- 所给文本
自己动手实现自旋锁(spinlock)

大多数的并行程序都需要在底层使用锁机制进行同步，简单来讲，锁无非是一套简单的原语，它们保证程序（或进程）对某一资源的互斥访问来维持数据的一致性，如果没有锁机制作为保证，多个线程可能同时访问某一资源，假设没有精心设计的（很复杂）无锁算法保证程序正确执行，那么后果往往非常严重的。无锁算法难于使用，所以一般而言都使用锁来保证程序的一致性。

如果更新某一数据结构的操作比较缓慢，那么互斥的锁是一个比较好的选择，此时如果某一进程或线程被阻塞，操作系统会重新接管控制权，并调度其他进程（或线程）继续执行，原先被阻塞的进程处于睡眠状态。控制权的转换伴随着进程上下文的切换，而这往往是一个昂贵而耗时的操作，所以对于等待锁的时间比较短，那么应该使用其他更高效的方法。

自旋锁（spinlock）

自旋锁（Spinlock）是一种常用的互斥（Mutual Exclusion）同步原语（Synchronization Primitive），试图进入临界区（Critical Section）的线程使用忙等待（Busy Waiting）的方式检测锁的状态，若锁未被持有则尝试获取。与其他锁不同，自旋锁仅仅只是“自旋”，即不停地检查某一锁是否已经被解开，自旋锁是非常快的，所以加锁-解锁操作耗时很短，然而，自旋锁也不是万精油，当因互斥导致进程睡眠的时间很长时，使用自旋锁是不明智的选择。

下面我们考虑实现自己的自旋锁，首先我们需要一些原语，幸好GCC已经为我们提供了一些内置函数，

#define atomic_xadd(P, V) __sync_fetch_and_add((P), (V))
#define cmpxchg(P, O, N) __sync_val_compare_and_swap((P), (O), (N))
#define atomic_inc(P) __sync_add_and_fetch((P), 1)
#define atomic_dec(P) __sync_add_and_fetch((P), -1) 
#define atomic_add(P, V) __sync_add_and_fetch((P), (V))

- 书面练习 A
判断下列关于自旋锁一文的三项陈述是否与原文相符。每项回答“是”或“否”，并逐字引用原文中起决定作用的语句。（i）试图进入临界区的线程通过忙等待来检测锁的状态。（ii）当进程因互斥而睡眠的时间很长时，使用自旋锁是明智的选择。（iii）无锁算法易于使用。
- 书面练习 B
请从自旋锁一文最后显示的内容之后接着往下写。
这些记录与自旋锁一文没有任何关联。

存储条目:
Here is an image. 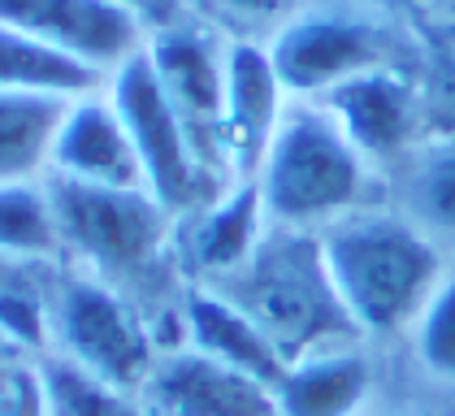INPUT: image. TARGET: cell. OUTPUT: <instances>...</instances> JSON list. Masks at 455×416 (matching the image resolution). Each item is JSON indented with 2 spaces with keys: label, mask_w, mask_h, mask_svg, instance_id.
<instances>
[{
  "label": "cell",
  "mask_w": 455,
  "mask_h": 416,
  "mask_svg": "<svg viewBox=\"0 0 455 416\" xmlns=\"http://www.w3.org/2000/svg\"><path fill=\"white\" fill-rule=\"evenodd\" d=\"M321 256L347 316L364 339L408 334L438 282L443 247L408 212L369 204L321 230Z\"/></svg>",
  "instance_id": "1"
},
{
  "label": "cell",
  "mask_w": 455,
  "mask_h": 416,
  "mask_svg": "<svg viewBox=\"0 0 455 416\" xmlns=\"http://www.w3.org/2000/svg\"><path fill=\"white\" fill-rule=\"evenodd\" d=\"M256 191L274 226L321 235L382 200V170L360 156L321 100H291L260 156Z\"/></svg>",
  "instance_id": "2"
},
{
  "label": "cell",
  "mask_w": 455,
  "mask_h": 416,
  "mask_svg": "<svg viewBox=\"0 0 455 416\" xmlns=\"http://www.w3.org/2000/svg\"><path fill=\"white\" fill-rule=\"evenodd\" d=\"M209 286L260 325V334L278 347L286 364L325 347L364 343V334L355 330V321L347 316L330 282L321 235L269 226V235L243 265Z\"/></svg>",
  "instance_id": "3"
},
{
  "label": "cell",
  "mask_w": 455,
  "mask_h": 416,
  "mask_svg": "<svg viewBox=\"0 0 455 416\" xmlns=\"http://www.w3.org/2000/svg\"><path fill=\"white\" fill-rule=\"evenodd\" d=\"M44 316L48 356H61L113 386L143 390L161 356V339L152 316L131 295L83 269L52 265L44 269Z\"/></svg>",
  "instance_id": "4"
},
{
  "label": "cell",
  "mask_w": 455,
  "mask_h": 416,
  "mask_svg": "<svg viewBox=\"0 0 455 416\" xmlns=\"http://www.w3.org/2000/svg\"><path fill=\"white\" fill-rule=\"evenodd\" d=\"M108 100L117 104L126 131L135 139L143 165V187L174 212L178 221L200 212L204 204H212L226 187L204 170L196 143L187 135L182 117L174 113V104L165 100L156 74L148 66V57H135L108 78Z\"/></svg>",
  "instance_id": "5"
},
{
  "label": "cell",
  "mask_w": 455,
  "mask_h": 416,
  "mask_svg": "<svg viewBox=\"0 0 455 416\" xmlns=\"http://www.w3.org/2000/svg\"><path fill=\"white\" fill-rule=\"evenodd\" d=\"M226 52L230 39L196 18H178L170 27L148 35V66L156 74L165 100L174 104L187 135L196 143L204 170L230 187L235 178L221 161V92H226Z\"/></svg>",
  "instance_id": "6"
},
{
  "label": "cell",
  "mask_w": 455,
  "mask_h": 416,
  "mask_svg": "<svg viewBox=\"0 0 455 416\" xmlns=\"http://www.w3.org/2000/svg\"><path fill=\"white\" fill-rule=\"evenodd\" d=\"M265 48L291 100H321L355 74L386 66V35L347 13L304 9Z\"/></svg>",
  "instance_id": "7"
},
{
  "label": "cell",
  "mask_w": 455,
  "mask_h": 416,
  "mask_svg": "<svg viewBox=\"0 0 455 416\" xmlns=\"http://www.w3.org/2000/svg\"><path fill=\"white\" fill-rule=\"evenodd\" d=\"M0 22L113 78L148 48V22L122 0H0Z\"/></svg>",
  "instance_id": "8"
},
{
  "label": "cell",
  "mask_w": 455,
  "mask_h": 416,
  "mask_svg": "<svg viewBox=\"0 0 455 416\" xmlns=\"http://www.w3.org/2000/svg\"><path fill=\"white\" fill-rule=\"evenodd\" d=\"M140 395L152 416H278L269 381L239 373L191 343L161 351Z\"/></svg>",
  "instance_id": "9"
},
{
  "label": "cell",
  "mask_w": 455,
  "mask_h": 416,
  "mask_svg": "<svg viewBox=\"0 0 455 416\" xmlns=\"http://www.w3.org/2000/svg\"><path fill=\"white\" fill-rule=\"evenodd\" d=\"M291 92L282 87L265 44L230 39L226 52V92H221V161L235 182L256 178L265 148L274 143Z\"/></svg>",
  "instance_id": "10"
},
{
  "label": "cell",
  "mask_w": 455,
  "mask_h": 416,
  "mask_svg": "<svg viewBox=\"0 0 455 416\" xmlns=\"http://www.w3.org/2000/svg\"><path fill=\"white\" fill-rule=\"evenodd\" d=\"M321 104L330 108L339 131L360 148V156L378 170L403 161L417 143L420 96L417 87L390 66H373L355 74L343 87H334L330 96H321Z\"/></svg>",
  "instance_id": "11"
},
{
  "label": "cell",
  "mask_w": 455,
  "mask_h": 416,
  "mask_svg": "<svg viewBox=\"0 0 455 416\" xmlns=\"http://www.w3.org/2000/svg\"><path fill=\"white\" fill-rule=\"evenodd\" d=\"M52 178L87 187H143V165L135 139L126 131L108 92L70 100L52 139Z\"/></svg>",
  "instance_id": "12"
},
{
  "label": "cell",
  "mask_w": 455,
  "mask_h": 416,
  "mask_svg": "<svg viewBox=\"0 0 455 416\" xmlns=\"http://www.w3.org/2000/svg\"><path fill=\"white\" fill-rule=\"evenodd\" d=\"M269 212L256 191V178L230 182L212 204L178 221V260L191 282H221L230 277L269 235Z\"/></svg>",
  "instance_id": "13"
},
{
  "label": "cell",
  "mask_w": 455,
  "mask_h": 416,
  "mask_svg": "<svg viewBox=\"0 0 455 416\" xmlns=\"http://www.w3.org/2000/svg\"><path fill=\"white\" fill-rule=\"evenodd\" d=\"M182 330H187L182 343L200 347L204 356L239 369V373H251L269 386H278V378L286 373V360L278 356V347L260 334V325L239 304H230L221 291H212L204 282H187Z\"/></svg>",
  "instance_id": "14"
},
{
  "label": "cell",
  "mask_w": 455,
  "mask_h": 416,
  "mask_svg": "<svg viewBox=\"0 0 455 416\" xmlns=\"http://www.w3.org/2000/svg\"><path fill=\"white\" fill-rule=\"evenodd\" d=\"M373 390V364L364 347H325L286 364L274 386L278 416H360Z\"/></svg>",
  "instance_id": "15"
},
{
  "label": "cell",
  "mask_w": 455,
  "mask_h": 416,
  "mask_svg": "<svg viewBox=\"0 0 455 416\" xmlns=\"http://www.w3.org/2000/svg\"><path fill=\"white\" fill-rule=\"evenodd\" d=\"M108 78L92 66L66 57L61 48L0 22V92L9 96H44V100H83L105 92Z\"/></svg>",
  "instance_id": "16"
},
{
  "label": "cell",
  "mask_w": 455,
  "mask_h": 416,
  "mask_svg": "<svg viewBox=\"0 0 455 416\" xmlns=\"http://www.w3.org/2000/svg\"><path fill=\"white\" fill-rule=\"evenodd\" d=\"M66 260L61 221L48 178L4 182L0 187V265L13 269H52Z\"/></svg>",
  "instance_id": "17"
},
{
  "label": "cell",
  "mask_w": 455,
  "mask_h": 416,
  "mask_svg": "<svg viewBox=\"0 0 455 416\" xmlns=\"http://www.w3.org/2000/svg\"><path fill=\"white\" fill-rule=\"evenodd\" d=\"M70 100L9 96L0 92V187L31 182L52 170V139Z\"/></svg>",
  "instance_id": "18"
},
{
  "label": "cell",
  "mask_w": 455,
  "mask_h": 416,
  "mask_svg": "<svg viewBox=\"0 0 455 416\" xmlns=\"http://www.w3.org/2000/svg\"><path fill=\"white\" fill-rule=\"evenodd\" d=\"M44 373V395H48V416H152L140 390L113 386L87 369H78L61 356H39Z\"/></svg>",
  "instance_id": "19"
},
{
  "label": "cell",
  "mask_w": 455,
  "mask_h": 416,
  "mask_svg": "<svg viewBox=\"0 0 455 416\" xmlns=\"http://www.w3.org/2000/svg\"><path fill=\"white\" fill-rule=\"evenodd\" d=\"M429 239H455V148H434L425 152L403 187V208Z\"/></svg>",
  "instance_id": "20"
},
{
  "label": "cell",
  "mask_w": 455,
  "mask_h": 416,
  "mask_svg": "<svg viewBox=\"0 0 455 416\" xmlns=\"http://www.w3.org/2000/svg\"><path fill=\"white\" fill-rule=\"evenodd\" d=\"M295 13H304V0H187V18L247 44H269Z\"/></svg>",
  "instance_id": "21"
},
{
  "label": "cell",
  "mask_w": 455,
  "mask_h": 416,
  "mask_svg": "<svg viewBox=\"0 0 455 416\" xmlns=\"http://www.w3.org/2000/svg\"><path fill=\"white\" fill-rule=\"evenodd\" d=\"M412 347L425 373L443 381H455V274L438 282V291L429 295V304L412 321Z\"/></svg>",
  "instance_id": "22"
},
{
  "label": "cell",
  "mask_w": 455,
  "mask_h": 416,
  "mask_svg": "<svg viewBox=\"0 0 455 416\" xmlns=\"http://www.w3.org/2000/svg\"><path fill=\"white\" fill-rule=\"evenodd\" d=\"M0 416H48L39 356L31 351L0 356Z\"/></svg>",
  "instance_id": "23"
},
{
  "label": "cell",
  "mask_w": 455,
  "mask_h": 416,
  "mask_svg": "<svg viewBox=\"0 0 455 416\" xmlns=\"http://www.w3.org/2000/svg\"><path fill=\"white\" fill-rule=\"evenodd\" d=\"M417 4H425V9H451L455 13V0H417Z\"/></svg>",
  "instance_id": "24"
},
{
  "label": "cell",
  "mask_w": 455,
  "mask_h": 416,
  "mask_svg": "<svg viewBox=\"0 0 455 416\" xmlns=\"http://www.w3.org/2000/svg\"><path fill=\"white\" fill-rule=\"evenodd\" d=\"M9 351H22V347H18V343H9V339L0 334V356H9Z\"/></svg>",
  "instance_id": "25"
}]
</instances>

- 正确答案 A
（i）是：“试图进入临界区（Critical Section）的线程使用忙等待（Busy Waiting）的方式检测锁的状态”
（ii）否：“当因互斥导致进程睡眠的时间很长时，使用自旋锁是不明智的选择”
（iii）否：“无锁算法难于使用”

- 正确答案 B
#define atomic_set_bit(P, V) __sync_or_and_fetch((P), 1<<(V))
#define atomic_clear_bit(P, V) __sync_and_and_fetch((P), ~(1<<(V)))

然而，我们也需要自己实现其他的几个原子操作，如下：

/* Compile read-write barrier */
#define barrier() asm volatile("": : :"memory")

/* Pause instruction to prevent excess processor bus usage */ 
#define cpu_relax() asm volatile("pause\n": : :"memory")

/* Atomic exchange (of various sizes) */
static inline void *xchg_64(void *ptr, void *x)
{
    __asm__ __volatile__("xchgq %0,%1"
                :"=r" ((unsigned long long) x)
                :"m" (*(volatile long long *)ptr), "0" ((unsigned long long) x)
                :"memory");

    return x;
}

static inline unsigned xchg_32(void *ptr, unsigned x)
{
    __asm__ __volatile__("xchgl %0,%1"
                :"=r" ((unsigned) x)
                :"m" (*(volatile unsigned *)ptr), "0" (x)
                :"memory");

    return x;
}

static inline unsigned short xchg_16(void *ptr, unsigned short x)
{
    __asm__ __volatile__("xchgw %0,%1"
                :"=r" ((unsigned short) x)
                :"m" (*(volatile unsigned short *)ptr), "0" (x)
                :"memory");

    return x;
}

/* Test and set a bit */
static inline char atomic_bitsetandtest(void *ptr, int x)
{
    char out;
    __asm__ __volatile__("lock; bts %2,%1\n"
                        "sbb %0,%0\n"
                :"=r" (out), "=m" (*(volatile long long *)ptr)
                :"Ir" (x)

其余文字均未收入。